The Finkler Question tells the story of Julian Treslove and his friendship with two Jewish men in London who have recently become widowers – Sam Finkler and Libor Sevcik. The three men share a lugubrious evening discussing love and death and what it means to lose a wife; and on his way home from the gathering, Treslove is mugged – improbably, by a woman. As she’s forcing him against a glass window and cleaning out his pockets, the woman mutters something at Treslove that he doesn’t quite catch. At first he thinks she said “You, Jules” – a pet name his mother used to call him. But eventually he begins to think that what she really said was “You Jew!” – a case of mistaken identity (Treslove is a Gentile) and an anti-Semitic attack all rolled into one.

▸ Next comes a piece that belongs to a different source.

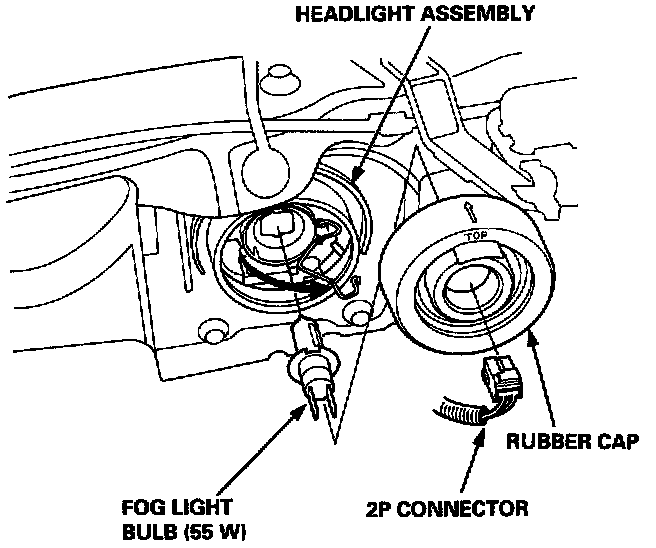 HEADLIGHT ASSEMBLY

TOP

RUBBER CAP

FOG LIGHT BULB (55 W)

2P CONNECTOR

It’s bad enough that Treslove’s ruminations about the attack – that he was manhandled by a woman, that he’s confused over what she said to him, and that someone could mistake him for a Jew – go on and on and ON for several overwritten pages. But what’s worse is that this attack precipitates a premise to the story that is so ludicrous, so far-fetched that I felt the need to put the book down lest I toss across the room. (Don’t get me wrong: I have no beef with absurd premises per se, provided they exist believably within the world of the novel. But this is The Finkler Question’s biggest problem: its absurd premise cannot do this because the world of the novel does not exist.) Predictably, Treslove uses the attack as an excuse to adopt and analyze a Jewish identity that he doesn’t even possess. He begins to see his friend Sam Finkler as the embodiment of Jewishness, and thus begins referring to all Jews as Finklers. (Hence the title of the book.)
Meanwhile, Finkler and Libor assume roles upon a kind of quasi-political spectrum: Finkler joins something called the ASHamed Jews, a group that derides the existence of Israel; Libor, in kind, comes to represent a more conservative vision of Judaism, though he’s unwilling to help a woman whose grandson was the victim of an anti-Semitic attack. It also comes to light that Treslove once had an affair with Finkler’s diseased wife. And he also begins a relationship with another “Jewess”, the mysterious and alluring Hepzibah.

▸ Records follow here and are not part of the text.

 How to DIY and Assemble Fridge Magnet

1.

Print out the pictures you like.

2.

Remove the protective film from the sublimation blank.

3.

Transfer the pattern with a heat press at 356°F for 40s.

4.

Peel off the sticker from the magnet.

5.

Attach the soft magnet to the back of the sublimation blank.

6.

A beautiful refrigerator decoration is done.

I didn’t believe any of it for a second. I could tell there was something profoundly wrong with this novel right from the beginning. The book never seems to settle into a single scene, into a clear-cut time and place – it hops around aimlessly from past to present, from moments of immediacy to ones of pure hypothesis. For the first third of the book, the narrative never finds a comfortable place to sit. Then you begin to realize why. You start to see that this is not an organic story arising naturally out of itself. This is a narrative intended to make massive, multifarious commentaries on contemporary Jewishness – on traditions, religion, the state of Israel, the Palestinian question – and each and every character is merely a prop used toward those aims. No one is a real flesh and blood person; everyone in the text is meant to represent something.

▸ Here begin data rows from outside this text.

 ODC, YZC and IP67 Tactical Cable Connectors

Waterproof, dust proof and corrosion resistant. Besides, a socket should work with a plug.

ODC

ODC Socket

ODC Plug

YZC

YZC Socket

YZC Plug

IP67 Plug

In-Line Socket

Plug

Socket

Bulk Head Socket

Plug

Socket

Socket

No wonder the humour falls flat. No wonder you find yourself lost in the amateurish maze that passes for Treslove’s inner world. Here’s a man who is 49 years old, and yet he comes to the whole idea of Jews with a kind of childish idiocy – to the point of lending all Jews an infantile sobriquet.
It doesn’t make sense. It wouldn’t make sense in the real world, and it doesn’t even make sense in the half-cocked, poorly constructed world of Jacobson’s novel. And trust me, it isn’t funny. If you’re looking for a comic novel that won the Booker, I’d avoid The Finkler Question. Go check out Vernon God Little instead. Now that novel busted me up.